3 thoughts on “Who Needs Summary?

  1. Nice little essay. I liked this:

    “Some people want to read this or that less out of an interest in knowing what the book says, than because they fear that they will look ignorant if they do not. But you don’t need to read much to avoid looking ignorant; just follow those two rules. If you can consistently navigate conversations where topics that you know little about come up without getting defensive about the gaps in your knowledge, you will look more sophisticated than 99% of the human race.”

    One thing about great conversationalists is that you can be ignorant of something but through the right body language and the right questions can come across as a man of judgement, wisdom and great learning. There was a blog post many years ago that talked about the different speaking styles of philosophers and how it helped them deal with their colleagues. For instance, A.J Ayer was fast, witty and cool – the epitome of an Analytic philosopher. Wittgenstein was frantic, biting and obsessed. Dan Dennett put’s on a slow, folksy tone etc.

    In C. Wright Mill’s book the Power Elite he describes the performance of the CEO – the men with “judgement.”

    From memory, some of the rules are things like 1: Dress, talk and be like your bosses. 2: Never say yes or no, at least not right away. 3. Even if you know the answer or have made a decision, tell your subordinates that you’re still considering the matter. 4. Speak with a deep voice.

    I did happen to spend some time with a CEO once (he was my boss) and I had many dinners and chats with two Chinese ones, and except for the one Chinese billionaire (who came across as just a jolly old man) the other two were very cool operators.
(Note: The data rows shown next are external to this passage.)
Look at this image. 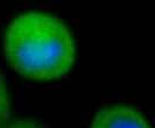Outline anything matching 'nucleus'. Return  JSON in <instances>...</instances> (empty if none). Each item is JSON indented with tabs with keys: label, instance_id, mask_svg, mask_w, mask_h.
Returning a JSON list of instances; mask_svg holds the SVG:
<instances>
[{
	"label": "nucleus",
	"instance_id": "nucleus-4",
	"mask_svg": "<svg viewBox=\"0 0 155 128\" xmlns=\"http://www.w3.org/2000/svg\"><path fill=\"white\" fill-rule=\"evenodd\" d=\"M0 128H46L43 125H41L36 121L33 120H18L11 123H5L1 125L0 123Z\"/></svg>",
	"mask_w": 155,
	"mask_h": 128
},
{
	"label": "nucleus",
	"instance_id": "nucleus-3",
	"mask_svg": "<svg viewBox=\"0 0 155 128\" xmlns=\"http://www.w3.org/2000/svg\"><path fill=\"white\" fill-rule=\"evenodd\" d=\"M9 98L5 83V77L0 71V123H2L9 118Z\"/></svg>",
	"mask_w": 155,
	"mask_h": 128
},
{
	"label": "nucleus",
	"instance_id": "nucleus-2",
	"mask_svg": "<svg viewBox=\"0 0 155 128\" xmlns=\"http://www.w3.org/2000/svg\"><path fill=\"white\" fill-rule=\"evenodd\" d=\"M90 128H150L142 114L128 106H112L96 114Z\"/></svg>",
	"mask_w": 155,
	"mask_h": 128
},
{
	"label": "nucleus",
	"instance_id": "nucleus-1",
	"mask_svg": "<svg viewBox=\"0 0 155 128\" xmlns=\"http://www.w3.org/2000/svg\"><path fill=\"white\" fill-rule=\"evenodd\" d=\"M5 55L12 69L23 77L50 80L69 72L76 47L62 19L29 12L16 16L8 25Z\"/></svg>",
	"mask_w": 155,
	"mask_h": 128
}]
</instances>
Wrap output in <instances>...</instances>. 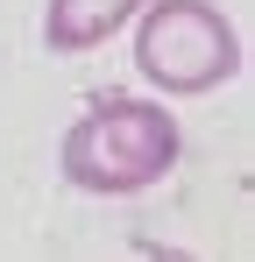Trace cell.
<instances>
[{"label": "cell", "mask_w": 255, "mask_h": 262, "mask_svg": "<svg viewBox=\"0 0 255 262\" xmlns=\"http://www.w3.org/2000/svg\"><path fill=\"white\" fill-rule=\"evenodd\" d=\"M177 163V121L156 99H99L85 121L64 128V177L78 191H142Z\"/></svg>", "instance_id": "obj_1"}, {"label": "cell", "mask_w": 255, "mask_h": 262, "mask_svg": "<svg viewBox=\"0 0 255 262\" xmlns=\"http://www.w3.org/2000/svg\"><path fill=\"white\" fill-rule=\"evenodd\" d=\"M135 64L156 92H213L220 78H234L241 64V36L234 21L206 7V0H156L142 14L135 36Z\"/></svg>", "instance_id": "obj_2"}, {"label": "cell", "mask_w": 255, "mask_h": 262, "mask_svg": "<svg viewBox=\"0 0 255 262\" xmlns=\"http://www.w3.org/2000/svg\"><path fill=\"white\" fill-rule=\"evenodd\" d=\"M135 7H142V0H50V21H42V29H50V50H92V43H107Z\"/></svg>", "instance_id": "obj_3"}]
</instances>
    So, anyway. One way to operate is to treat philosophical literature like battlefield reports (which is one of the reasons that makes reading Nietzsche frustrating. So, you can ask questions like:

    1: What is the main problem?
    2: What is the cause or causes of the problem?
    3: Tell me, in the shortest manner possible, what his answer is?
    4: How is his work organised? Structures, chapters, periods etc.
    5: What are his key concepts? Define them please?
    6: What are his key claims, assumptions, evidence; in short, his arguments?
    7: Are his arguments informed? (Are the premises or the evidence true, accurate etc?)
    8: Are his arguments misinformed? (Has he stated what is not the case? Has he straw-manned?)
    9: Are his arguments logical? Does he contradict himself?
    10: What’s missing?
    11: Did he solve the problem?
    12: True or not, correct or not, is his work significant and in what way?

    This book is quite useful:

    There is a chapter which covers philosophical interpretation. Rescher claims that there are three reasons to read philosophy (if you’re a philosopher) and each purpose dictates a different style of engagement.
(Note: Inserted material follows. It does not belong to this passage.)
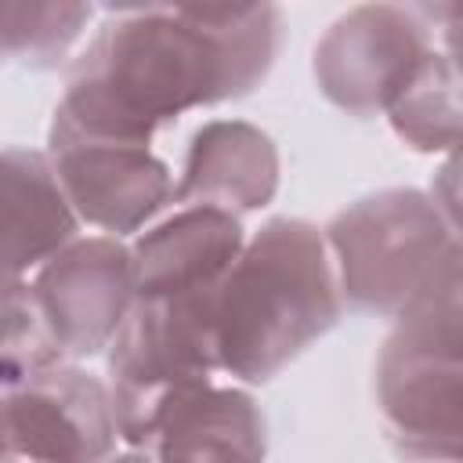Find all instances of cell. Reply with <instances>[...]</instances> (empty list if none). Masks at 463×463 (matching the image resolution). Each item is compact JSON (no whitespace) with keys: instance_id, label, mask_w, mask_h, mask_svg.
I'll use <instances>...</instances> for the list:
<instances>
[{"instance_id":"6da1fadb","label":"cell","mask_w":463,"mask_h":463,"mask_svg":"<svg viewBox=\"0 0 463 463\" xmlns=\"http://www.w3.org/2000/svg\"><path fill=\"white\" fill-rule=\"evenodd\" d=\"M279 4H116L54 105L94 137L152 145L177 116L253 94L282 51Z\"/></svg>"},{"instance_id":"7a4b0ae2","label":"cell","mask_w":463,"mask_h":463,"mask_svg":"<svg viewBox=\"0 0 463 463\" xmlns=\"http://www.w3.org/2000/svg\"><path fill=\"white\" fill-rule=\"evenodd\" d=\"M344 311L326 232L304 217H271L213 297L221 373L242 387L268 383L336 329Z\"/></svg>"},{"instance_id":"3957f363","label":"cell","mask_w":463,"mask_h":463,"mask_svg":"<svg viewBox=\"0 0 463 463\" xmlns=\"http://www.w3.org/2000/svg\"><path fill=\"white\" fill-rule=\"evenodd\" d=\"M213 297L137 300L105 354V383L116 409L119 441L152 445L159 423L195 391L213 387L221 362L213 344Z\"/></svg>"},{"instance_id":"277c9868","label":"cell","mask_w":463,"mask_h":463,"mask_svg":"<svg viewBox=\"0 0 463 463\" xmlns=\"http://www.w3.org/2000/svg\"><path fill=\"white\" fill-rule=\"evenodd\" d=\"M344 307L398 318L456 232L420 188H380L358 195L322 228Z\"/></svg>"},{"instance_id":"5b68a950","label":"cell","mask_w":463,"mask_h":463,"mask_svg":"<svg viewBox=\"0 0 463 463\" xmlns=\"http://www.w3.org/2000/svg\"><path fill=\"white\" fill-rule=\"evenodd\" d=\"M434 51L423 4H358L315 40L311 80L318 94L354 116H387L420 61Z\"/></svg>"},{"instance_id":"8992f818","label":"cell","mask_w":463,"mask_h":463,"mask_svg":"<svg viewBox=\"0 0 463 463\" xmlns=\"http://www.w3.org/2000/svg\"><path fill=\"white\" fill-rule=\"evenodd\" d=\"M47 156L76 217L112 239L141 232L177 192L170 166L148 145L83 134L58 112L47 127Z\"/></svg>"},{"instance_id":"52a82bcc","label":"cell","mask_w":463,"mask_h":463,"mask_svg":"<svg viewBox=\"0 0 463 463\" xmlns=\"http://www.w3.org/2000/svg\"><path fill=\"white\" fill-rule=\"evenodd\" d=\"M119 427L109 383L80 362H61L4 387L7 463H105Z\"/></svg>"},{"instance_id":"ba28073f","label":"cell","mask_w":463,"mask_h":463,"mask_svg":"<svg viewBox=\"0 0 463 463\" xmlns=\"http://www.w3.org/2000/svg\"><path fill=\"white\" fill-rule=\"evenodd\" d=\"M29 289L69 362L109 354L137 304L130 246L112 235H80L29 279Z\"/></svg>"},{"instance_id":"9c48e42d","label":"cell","mask_w":463,"mask_h":463,"mask_svg":"<svg viewBox=\"0 0 463 463\" xmlns=\"http://www.w3.org/2000/svg\"><path fill=\"white\" fill-rule=\"evenodd\" d=\"M373 394L402 463H463V365L380 344Z\"/></svg>"},{"instance_id":"30bf717a","label":"cell","mask_w":463,"mask_h":463,"mask_svg":"<svg viewBox=\"0 0 463 463\" xmlns=\"http://www.w3.org/2000/svg\"><path fill=\"white\" fill-rule=\"evenodd\" d=\"M246 250L242 217L213 206H177L130 242L137 300L217 289Z\"/></svg>"},{"instance_id":"8fae6325","label":"cell","mask_w":463,"mask_h":463,"mask_svg":"<svg viewBox=\"0 0 463 463\" xmlns=\"http://www.w3.org/2000/svg\"><path fill=\"white\" fill-rule=\"evenodd\" d=\"M282 181V156L268 130L246 119L203 123L181 159L177 206H213L235 217L264 210Z\"/></svg>"},{"instance_id":"7c38bea8","label":"cell","mask_w":463,"mask_h":463,"mask_svg":"<svg viewBox=\"0 0 463 463\" xmlns=\"http://www.w3.org/2000/svg\"><path fill=\"white\" fill-rule=\"evenodd\" d=\"M4 188V271L11 279L36 275L51 257L80 239L76 217L47 152L7 145L0 159Z\"/></svg>"},{"instance_id":"4fadbf2b","label":"cell","mask_w":463,"mask_h":463,"mask_svg":"<svg viewBox=\"0 0 463 463\" xmlns=\"http://www.w3.org/2000/svg\"><path fill=\"white\" fill-rule=\"evenodd\" d=\"M148 452L156 463H264L268 416L242 383H213L159 423Z\"/></svg>"},{"instance_id":"5bb4252c","label":"cell","mask_w":463,"mask_h":463,"mask_svg":"<svg viewBox=\"0 0 463 463\" xmlns=\"http://www.w3.org/2000/svg\"><path fill=\"white\" fill-rule=\"evenodd\" d=\"M391 134L416 156H449L463 145V76L430 51L387 112Z\"/></svg>"},{"instance_id":"9a60e30c","label":"cell","mask_w":463,"mask_h":463,"mask_svg":"<svg viewBox=\"0 0 463 463\" xmlns=\"http://www.w3.org/2000/svg\"><path fill=\"white\" fill-rule=\"evenodd\" d=\"M387 344L463 365V239H452L434 260L405 311L394 318Z\"/></svg>"},{"instance_id":"2e32d148","label":"cell","mask_w":463,"mask_h":463,"mask_svg":"<svg viewBox=\"0 0 463 463\" xmlns=\"http://www.w3.org/2000/svg\"><path fill=\"white\" fill-rule=\"evenodd\" d=\"M4 58L29 72H51L72 58V47L87 33L94 7L72 0L4 4Z\"/></svg>"},{"instance_id":"e0dca14e","label":"cell","mask_w":463,"mask_h":463,"mask_svg":"<svg viewBox=\"0 0 463 463\" xmlns=\"http://www.w3.org/2000/svg\"><path fill=\"white\" fill-rule=\"evenodd\" d=\"M0 347H4V362H0L4 387H14L33 373L69 362L33 300L29 279H11L4 286V344Z\"/></svg>"},{"instance_id":"ac0fdd59","label":"cell","mask_w":463,"mask_h":463,"mask_svg":"<svg viewBox=\"0 0 463 463\" xmlns=\"http://www.w3.org/2000/svg\"><path fill=\"white\" fill-rule=\"evenodd\" d=\"M430 199L441 210V217L449 221V228L456 232V239H463V145L456 152H449L441 159V166L434 170Z\"/></svg>"},{"instance_id":"d6986e66","label":"cell","mask_w":463,"mask_h":463,"mask_svg":"<svg viewBox=\"0 0 463 463\" xmlns=\"http://www.w3.org/2000/svg\"><path fill=\"white\" fill-rule=\"evenodd\" d=\"M423 14L441 40L445 61L463 76V4H423Z\"/></svg>"},{"instance_id":"ffe728a7","label":"cell","mask_w":463,"mask_h":463,"mask_svg":"<svg viewBox=\"0 0 463 463\" xmlns=\"http://www.w3.org/2000/svg\"><path fill=\"white\" fill-rule=\"evenodd\" d=\"M105 463H156V459H152V452H145V449H127V452H116V456L105 459Z\"/></svg>"},{"instance_id":"44dd1931","label":"cell","mask_w":463,"mask_h":463,"mask_svg":"<svg viewBox=\"0 0 463 463\" xmlns=\"http://www.w3.org/2000/svg\"><path fill=\"white\" fill-rule=\"evenodd\" d=\"M4 463H7V459H4Z\"/></svg>"}]
</instances>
    1: Read as a scholar. So you’re trying to understand what the philosopher meant. Also, you might be reading it in order to see if it is consistent with what a different scholar or philosopher says.
    2: You read it because you’re looking for “ammunition” or “weapons” or “tools” that can help you.
    3: You’re looking for help to shore up your own philosophical argument.

    This book is also very useful (see first chapter) for the different purposes of philosophy:


    As for Nietzsche, many people do not want to read him because they are scared of what they might find.